→ **WRITTEN TASK**
In the text below about forgiving yourself, what negative core belief lies behind shame?

Ever find it hard to forgive yourself? Or asked how to forgive yourself? You are not alone. Forgiveness itself can be a difficult task. Even the band Chicago devoted a whole song about it Hard To Say I’m Sorry. Self-forgiveness can seem impossible and hopeless but when achieved it produces healing and freedom. The inability to forgive yourself can cause some significant issues.
Shame
Shame is the reason why forgiving yourself can seem impossible. Behind shame is a negative core belief of “I am bad.” A negative core belief is something that we believe to be true but is not. Walking around with this belief can lead to feelings of insecurity and behaviors that go along with it.
It can be difficult to recognize when shame is tainting your view, but damaging, nonetheless. Shame says “You don’t deserve forgiveness.” or “You are not worthy of forgiveness.” These thoughts from shame can cause you to feel stuck.
Imagine shame as a dark prison cell – dark because shame festers and grows in darkness. Darkness allows for secrecy so others will not learn the lie that shame has told you (“You are bad.”) Shame festers in this darkness by convincing you “Oh if he/she only knew…” which causes you to feel isolated. The prison cell bars are the lies shame tells you that keep you locked in. Walking aimlessly, desperately searching for a way out of pitch-black darkness.

→ **COLLECTED MATERIAL**
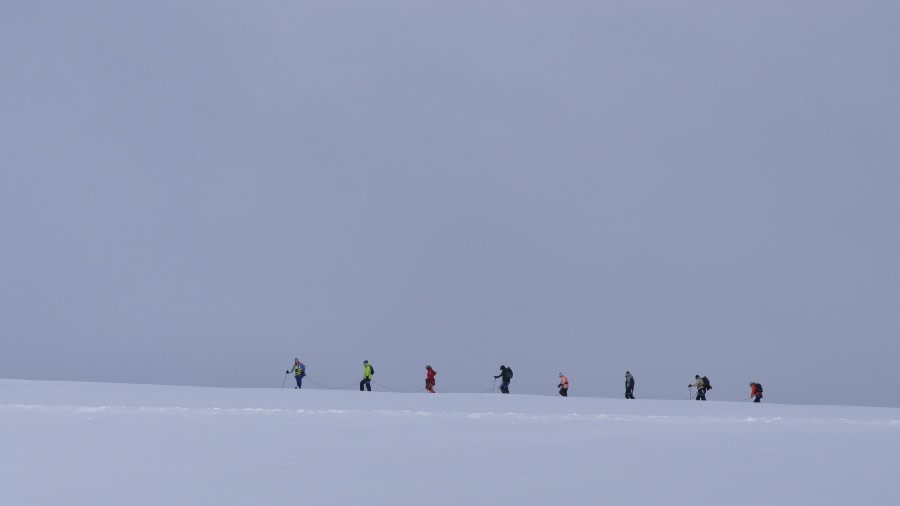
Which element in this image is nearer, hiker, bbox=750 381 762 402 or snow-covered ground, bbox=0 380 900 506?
snow-covered ground, bbox=0 380 900 506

→ **ANSWER BELOW**
The belief "I am bad."